Religious imagery was my bridge between Spain and Mexico, I approached the plaster figures, the artisanal work that fuels prayer to be seen under the light of candles, like the fretwork of Mitla. In my imagination they were the transition between the people I previously portrayed and the stones I photograph today.

180º: Another topic you could talk to us about is time in your photographs.
TC: The great virtue of stones is that they do not move. I photograph less and less, to give each of my works a greater amount of electricity. This is why I continue to work with film in my laboratory, to capitalize on as much magic as possible in each photograph. I work under the light of the moon with long exposures, I photograph buildings under construction by exposing the same photographic plate for years. I am fascinated by circumventing the time-space equation in my photographs, grouping everything under a single visual stimulus.

180º: What is your relationship with Mexico and with everything Mexican?
TC: Since I was a child I fantasized about coming to Mexico on a boat. In Mexico I was born again, I corrected a historical error: now I am a fish in water.

180º: An obligatory question: what do you think of the current context of photography? The thing about how “easy” taking photos has become, technology. How do you fit into this context?
TC: Today we are all photographers, it is enough to have a cell phone. Professional experience is no longer a value. It was not easy to adapt to that new circumstance at work, but if you survive, you understand that only the value of your specificity matters. I work with film to capitalize on error in the form of beautiful revelations.

180º: Do you think the function of photography has changed? Do you think photography has any function?
TC: In my opinion, the great virtue of photography is that it shows us life as a metaphor; like poetry, which is written so that the unknown manifests itself.



180º: Can you tell us a little about the projects you are working on lately?
TC: After three years of work in Teotihuacán, I am currently preparing the edition of said book and starting a new project in the Palenque site to photograph its palaces under the rain and electrical storms.

Records for processing:
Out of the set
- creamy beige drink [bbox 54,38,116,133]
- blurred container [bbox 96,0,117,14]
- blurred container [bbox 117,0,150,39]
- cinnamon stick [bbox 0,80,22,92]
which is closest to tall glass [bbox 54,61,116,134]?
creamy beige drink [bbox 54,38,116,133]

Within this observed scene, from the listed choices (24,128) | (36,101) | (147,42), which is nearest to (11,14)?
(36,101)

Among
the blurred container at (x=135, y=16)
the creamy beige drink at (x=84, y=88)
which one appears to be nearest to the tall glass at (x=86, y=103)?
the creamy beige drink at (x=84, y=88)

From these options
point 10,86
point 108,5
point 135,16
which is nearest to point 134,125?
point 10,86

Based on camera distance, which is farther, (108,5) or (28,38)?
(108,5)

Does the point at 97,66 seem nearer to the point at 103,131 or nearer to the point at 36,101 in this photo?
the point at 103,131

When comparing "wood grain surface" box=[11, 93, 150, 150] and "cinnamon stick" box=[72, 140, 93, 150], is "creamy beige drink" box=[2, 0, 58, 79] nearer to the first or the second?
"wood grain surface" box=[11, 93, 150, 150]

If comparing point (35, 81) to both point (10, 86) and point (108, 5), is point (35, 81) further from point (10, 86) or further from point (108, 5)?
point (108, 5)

...

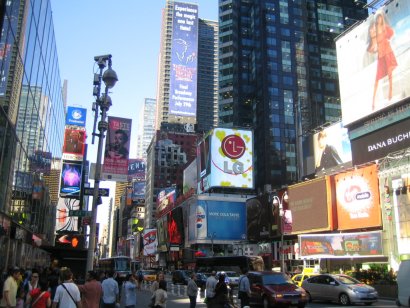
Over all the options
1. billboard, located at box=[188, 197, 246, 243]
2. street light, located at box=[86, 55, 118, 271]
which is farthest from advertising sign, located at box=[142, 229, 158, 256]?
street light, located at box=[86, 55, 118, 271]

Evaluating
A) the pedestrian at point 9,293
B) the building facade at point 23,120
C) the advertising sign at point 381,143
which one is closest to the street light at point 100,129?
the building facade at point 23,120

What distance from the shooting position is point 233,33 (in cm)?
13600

Required work:
A. Copy word for word everything in the interview from "TC: In my opinion, the" down to "and electrical storms.".
B. Pull out every line of the listing that contains the string "nearer", treating uppercase and lowercase as different.

Expected outputs:
A.
TC: In my opinion, the great virtue of photography is that it shows us life as a metaphor; like poetry, which is written so that the unknown manifests itself.



180º: Can you tell us a little about the projects you are working on lately?
TC: After three years of work in Teotihuacán, I am currently preparing the edition of said book and starting a new project in the Palenque site to photograph its palaces under the rain and electrical storms.

B.
Does the point at 97,66 seem nearer to the point at 103,131 or nearer to the point at 36,101 in this photo?
When comparing "wood grain surface" box=[11, 93, 150, 150] and "cinnamon stick" box=[72, 140, 93, 150], is "creamy beige drink" box=[2, 0, 58, 79] nearer to the first or the second?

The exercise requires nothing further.